The critical need for a new security foundation is clear: security embedded in the runtime itself, where execution can be constrained, not just observed. This is where Edera comes in. Edera reimagines container runtime by redesigning the core architecture from the hardware up, bridging the gap between how containers ship and how they should run.

A hardened runtime, as enabled by Edera, replaces reactive alert chasing with proper isolation boundaries, fundamentally preventing categories of attacks by disallowing the conditions that enable them. Edera helps by launching all containers within a lightweight micro VM, which fundamentally stops container escapes and associated attacks. This approach ensures:
- True Execution Isolation: Each workload runs in a sandboxed zone with no implicit access to networks, APIs, or peer containers. This isolation is enforced by deeply constraining the process environment, blocking shared memory, open device access, and protecting all containers sharing the same host with the agent.
- Attack Surface Minimization: The runtime significantly reduces what code can do by default, preventing unscoped syscalls, removing unnecessary privileges, and eliminating host-level visibility. It provides only what the workload needs to function, making privilege escalation and resource abuse structurally unlikely.
These behaviors align with security hardening benchmarks and are enforced continuously by the runtime itself, without relying on static policies or dynamic rule evaluation.
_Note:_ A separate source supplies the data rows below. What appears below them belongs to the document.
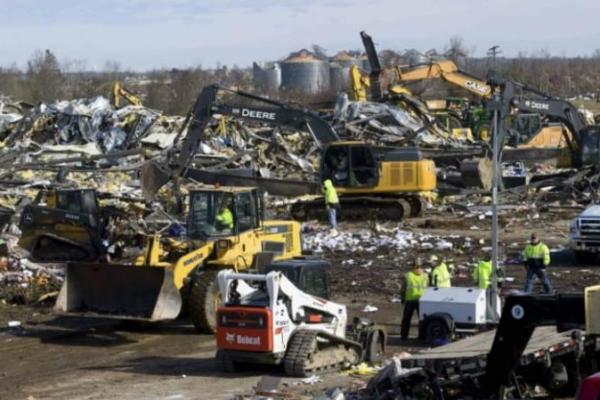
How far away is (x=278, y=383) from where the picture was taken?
52.6 ft

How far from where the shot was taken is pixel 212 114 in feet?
115

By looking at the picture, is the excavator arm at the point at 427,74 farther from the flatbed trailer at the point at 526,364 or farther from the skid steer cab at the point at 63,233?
the flatbed trailer at the point at 526,364

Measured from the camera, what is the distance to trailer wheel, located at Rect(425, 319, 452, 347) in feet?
59.9

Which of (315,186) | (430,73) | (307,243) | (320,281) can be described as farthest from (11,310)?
(430,73)

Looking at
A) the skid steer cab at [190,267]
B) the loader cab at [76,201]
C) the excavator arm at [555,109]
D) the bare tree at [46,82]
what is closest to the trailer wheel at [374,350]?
the skid steer cab at [190,267]

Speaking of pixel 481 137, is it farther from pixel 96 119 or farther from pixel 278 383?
pixel 278 383

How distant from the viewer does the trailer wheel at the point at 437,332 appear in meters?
18.2

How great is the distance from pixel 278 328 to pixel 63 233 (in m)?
11.7

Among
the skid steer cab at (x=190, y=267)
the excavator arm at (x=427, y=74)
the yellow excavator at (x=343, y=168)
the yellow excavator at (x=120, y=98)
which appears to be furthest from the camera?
the yellow excavator at (x=120, y=98)

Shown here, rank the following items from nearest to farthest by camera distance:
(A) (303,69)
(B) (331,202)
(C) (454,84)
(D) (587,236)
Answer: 1. (D) (587,236)
2. (B) (331,202)
3. (C) (454,84)
4. (A) (303,69)

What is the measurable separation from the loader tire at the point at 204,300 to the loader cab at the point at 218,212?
1.04m

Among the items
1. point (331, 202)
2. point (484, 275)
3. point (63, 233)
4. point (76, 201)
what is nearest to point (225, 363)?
point (484, 275)

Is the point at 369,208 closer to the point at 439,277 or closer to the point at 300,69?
the point at 439,277

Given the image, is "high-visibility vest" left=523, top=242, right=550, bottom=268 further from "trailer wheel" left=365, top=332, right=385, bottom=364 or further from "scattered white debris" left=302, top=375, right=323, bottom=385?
"scattered white debris" left=302, top=375, right=323, bottom=385
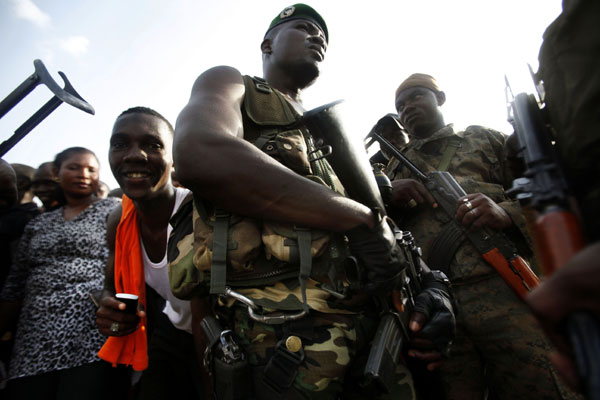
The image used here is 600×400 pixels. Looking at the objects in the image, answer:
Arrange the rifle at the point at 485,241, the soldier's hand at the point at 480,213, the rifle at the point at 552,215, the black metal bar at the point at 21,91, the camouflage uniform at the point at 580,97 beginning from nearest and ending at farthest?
the rifle at the point at 552,215, the camouflage uniform at the point at 580,97, the rifle at the point at 485,241, the soldier's hand at the point at 480,213, the black metal bar at the point at 21,91

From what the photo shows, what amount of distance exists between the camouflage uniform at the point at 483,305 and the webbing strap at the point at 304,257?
1956 millimetres

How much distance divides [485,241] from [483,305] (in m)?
0.51

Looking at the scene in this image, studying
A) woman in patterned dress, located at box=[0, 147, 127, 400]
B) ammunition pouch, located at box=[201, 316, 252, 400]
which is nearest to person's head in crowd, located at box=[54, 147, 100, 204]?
woman in patterned dress, located at box=[0, 147, 127, 400]

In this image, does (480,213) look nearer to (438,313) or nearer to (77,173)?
(438,313)

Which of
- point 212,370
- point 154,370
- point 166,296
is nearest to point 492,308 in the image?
point 212,370

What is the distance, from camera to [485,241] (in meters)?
2.70

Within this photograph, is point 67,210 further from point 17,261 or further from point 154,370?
point 154,370

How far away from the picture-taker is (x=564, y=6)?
0.85 m

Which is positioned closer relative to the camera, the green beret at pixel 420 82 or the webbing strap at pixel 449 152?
the webbing strap at pixel 449 152

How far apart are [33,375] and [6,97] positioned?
2970mm

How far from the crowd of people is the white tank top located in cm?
2

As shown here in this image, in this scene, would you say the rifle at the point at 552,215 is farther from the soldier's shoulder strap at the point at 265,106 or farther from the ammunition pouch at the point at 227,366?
the ammunition pouch at the point at 227,366

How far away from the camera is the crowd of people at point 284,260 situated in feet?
4.20

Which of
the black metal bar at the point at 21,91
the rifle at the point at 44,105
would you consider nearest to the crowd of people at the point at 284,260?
the rifle at the point at 44,105
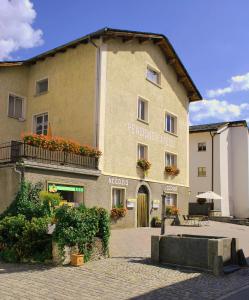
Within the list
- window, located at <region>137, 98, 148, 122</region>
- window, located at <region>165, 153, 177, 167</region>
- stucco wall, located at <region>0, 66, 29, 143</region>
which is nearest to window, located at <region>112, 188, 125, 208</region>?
window, located at <region>137, 98, 148, 122</region>

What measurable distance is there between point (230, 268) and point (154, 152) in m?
14.7

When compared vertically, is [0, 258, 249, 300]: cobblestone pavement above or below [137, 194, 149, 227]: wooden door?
below

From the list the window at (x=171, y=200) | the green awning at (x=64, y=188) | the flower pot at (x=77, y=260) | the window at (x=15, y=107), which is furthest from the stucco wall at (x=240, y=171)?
the flower pot at (x=77, y=260)

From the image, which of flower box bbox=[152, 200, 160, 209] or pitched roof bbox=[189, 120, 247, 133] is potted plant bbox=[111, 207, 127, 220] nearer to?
flower box bbox=[152, 200, 160, 209]

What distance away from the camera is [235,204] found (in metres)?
39.2

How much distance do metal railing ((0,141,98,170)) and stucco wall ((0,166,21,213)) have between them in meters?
0.41

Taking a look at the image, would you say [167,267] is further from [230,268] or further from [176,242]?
[230,268]

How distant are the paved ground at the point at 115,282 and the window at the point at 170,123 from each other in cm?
1604

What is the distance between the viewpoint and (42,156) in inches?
691

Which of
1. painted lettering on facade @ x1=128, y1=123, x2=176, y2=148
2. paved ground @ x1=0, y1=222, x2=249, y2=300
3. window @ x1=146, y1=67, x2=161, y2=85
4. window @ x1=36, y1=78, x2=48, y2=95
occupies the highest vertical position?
window @ x1=146, y1=67, x2=161, y2=85

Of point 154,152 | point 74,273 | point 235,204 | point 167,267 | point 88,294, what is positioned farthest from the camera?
Result: point 235,204

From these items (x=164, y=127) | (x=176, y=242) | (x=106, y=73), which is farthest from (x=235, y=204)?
(x=176, y=242)

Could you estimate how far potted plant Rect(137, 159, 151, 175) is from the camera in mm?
23578

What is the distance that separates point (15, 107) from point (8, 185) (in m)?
8.09
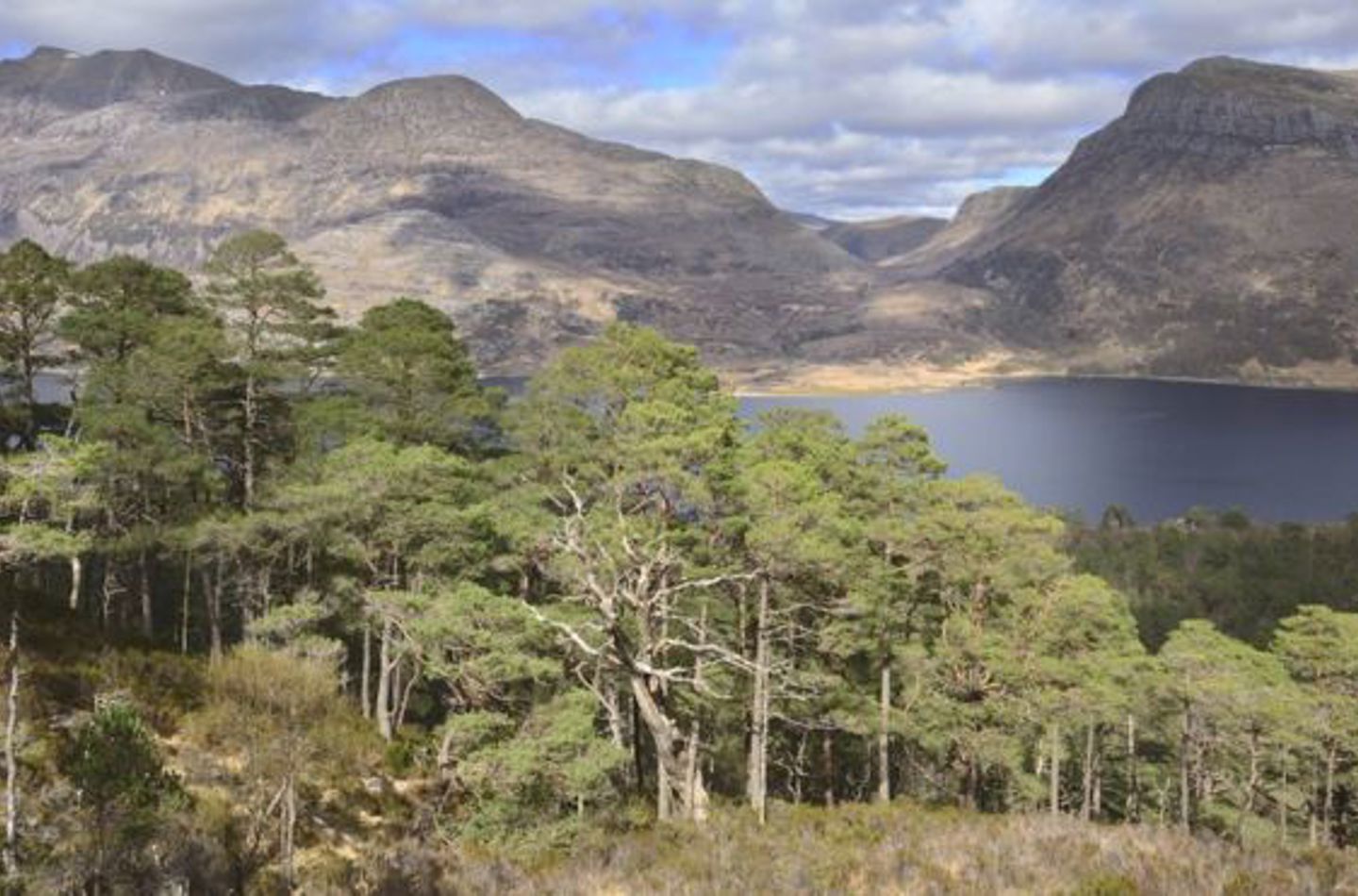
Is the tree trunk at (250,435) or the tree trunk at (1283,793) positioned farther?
the tree trunk at (1283,793)

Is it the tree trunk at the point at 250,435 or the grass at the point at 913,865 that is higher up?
the tree trunk at the point at 250,435

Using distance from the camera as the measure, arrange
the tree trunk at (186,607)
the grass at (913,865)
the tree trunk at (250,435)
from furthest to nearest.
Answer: the tree trunk at (250,435) < the tree trunk at (186,607) < the grass at (913,865)

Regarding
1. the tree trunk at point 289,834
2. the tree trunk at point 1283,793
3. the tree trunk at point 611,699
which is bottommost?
the tree trunk at point 1283,793

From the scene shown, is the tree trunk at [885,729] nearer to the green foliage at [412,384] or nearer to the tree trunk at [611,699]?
the tree trunk at [611,699]

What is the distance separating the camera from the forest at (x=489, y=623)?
62.0 ft

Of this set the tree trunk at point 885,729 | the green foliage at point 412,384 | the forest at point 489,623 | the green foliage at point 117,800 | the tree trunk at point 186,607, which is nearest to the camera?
the green foliage at point 117,800

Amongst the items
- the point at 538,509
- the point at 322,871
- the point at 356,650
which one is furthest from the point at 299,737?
the point at 356,650

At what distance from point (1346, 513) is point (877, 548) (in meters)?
182

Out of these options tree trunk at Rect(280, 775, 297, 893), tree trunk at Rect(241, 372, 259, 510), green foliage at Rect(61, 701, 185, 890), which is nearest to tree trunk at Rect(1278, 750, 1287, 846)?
tree trunk at Rect(280, 775, 297, 893)

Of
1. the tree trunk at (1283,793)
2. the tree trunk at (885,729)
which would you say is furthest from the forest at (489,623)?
the tree trunk at (1283,793)

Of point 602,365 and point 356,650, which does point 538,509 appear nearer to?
point 602,365

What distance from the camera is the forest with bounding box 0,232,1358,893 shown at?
62.0 ft

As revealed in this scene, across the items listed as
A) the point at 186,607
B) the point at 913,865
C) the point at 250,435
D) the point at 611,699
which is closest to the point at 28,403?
the point at 250,435

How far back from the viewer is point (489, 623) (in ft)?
94.1
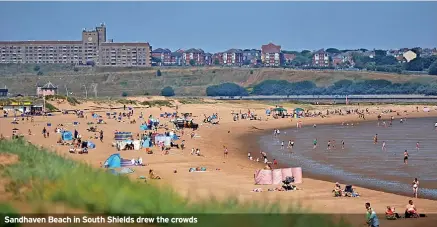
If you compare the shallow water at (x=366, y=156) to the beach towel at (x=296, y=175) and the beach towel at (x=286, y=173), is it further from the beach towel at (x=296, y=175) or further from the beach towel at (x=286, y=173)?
the beach towel at (x=286, y=173)

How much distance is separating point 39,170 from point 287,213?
15.3 feet

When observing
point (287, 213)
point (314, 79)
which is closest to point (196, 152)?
point (287, 213)

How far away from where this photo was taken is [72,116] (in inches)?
2591

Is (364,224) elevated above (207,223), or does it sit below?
below

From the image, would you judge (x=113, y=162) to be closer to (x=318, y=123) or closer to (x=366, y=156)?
(x=366, y=156)

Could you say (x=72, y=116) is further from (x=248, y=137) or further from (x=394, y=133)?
(x=394, y=133)

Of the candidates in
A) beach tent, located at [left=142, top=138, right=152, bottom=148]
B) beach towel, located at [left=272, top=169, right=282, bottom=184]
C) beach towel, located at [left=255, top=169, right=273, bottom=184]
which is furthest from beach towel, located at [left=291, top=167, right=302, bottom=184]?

For AI and GPU-driven jobs, a hardened runtime tightly bounds every workload, restricting what they can see and touch, and explicitly authorizing memory regions, device interfaces, and interprocess communications. Nothing is assumed to be safe without verification. The hardened runtime is the new security boundary, where trust must be evaluated and enforced.


The business value of implementing true component isolation with a hardened runtime solution like Edera is clear and compelling:
- Ensured Data Privacy and Security in Multi-Tenant Deployments: In complex, multi-tenant or multi-agent environments where runtime is a shared execution layer, isolation prevents a localized breach from escalating into a systemic compromise. It transforms your agentic AI deployments from potential liabilities into resilient, trustworthy assets. By applying a hardened runtime at the granular component level, every interaction is treated as untrusted and explicitly authorized, effectively containing the blast radius of any potential attack. This is crucial as AI agents can gain access to even the most secure parts of a network, and without isolation, a single runtime weakness can give attackers full control.
- Accelerated Deployment Without Fear of Data Breaches: You can deploy Agentic solutions faster and with confidence, knowing that foundational security is built-in, not bolted on. Moving beyond superficial "guardrails" to deep-seated architectural controls avoids costly retrofitting and potential breaches down the line. This proactive, defense-in-depth approach, spanning the entire agent lifecycle, reduces the burden on security and platform teams by removing the possibility of entire classes of attacks. It allows organizations to drive safe AI innovation and avoid the dangerous paradox of prioritizing rapid adoption over robust security.
By adopting a foundational strategy of architectural isolation, especially with a hardened runtime solution that enables true execution isolation, you can confidently harness the immense power of Agentic AI, transforming it into a secure and compliant asset that propels your business forward.